## [Work task]
Answer from the Irish roads text below:
(a) How many vehicles were on the road in the republic according to the 2007 statistics?
(b) As of April 07, what percentage of Irish drivers and front seat passengers wore seat belts?
(c) How many drivers does the text call "card carrying incompetents"?

Key tenet: Animals like speed. This is why Rover sticks his head out of the car window. The human animal is no exception. All governments can do is manage this. This costs lots of money.
Addendum to the Key Tenant: Normal people like cars, and not just as white goods. 2007 statistics show there are now 2,296,393 vehicles on the road in this republic, an increase of 157,713 or 7.37pc on 2005 total.
UPDATE TO BELOW: Laws now added, but will they be enforced??
Irish Independent Oct 07We now have in Ireland: - high tech, new, safe, regularly tested cars, with airbags, ABS, traction control, etc. NCT Inspection List
- improving N roads; rest of them are shite, but only German tourists use those, right?. NRA National Route Activity 07
- decidedly low tech drivers: over 400,000 card carrying incompetents: Irish Times Aug 06; Irish Independent July 07
- questionable approaches to relieving the huge backlog in completed driving tests:Irish Independent Oct 07, Irish Independent Aug 07 and yet again: Irish Independent Dec 03
- a stubburn bunch of Klingons that refuse to wear seatbelts: "Ya cannay change the laws of physics"; as of April 07, only 86% of Irish drivers and front seat passengers here wear seat belts. This compares to 97% of French drivers.

## [Given material]
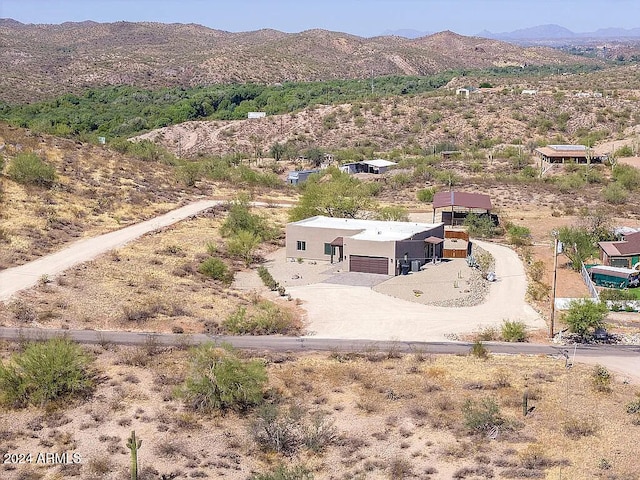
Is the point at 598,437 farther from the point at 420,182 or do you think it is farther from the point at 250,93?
the point at 250,93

## [Completed task]
(a) 2,296,393
(b) 86%
(c) Over 400,000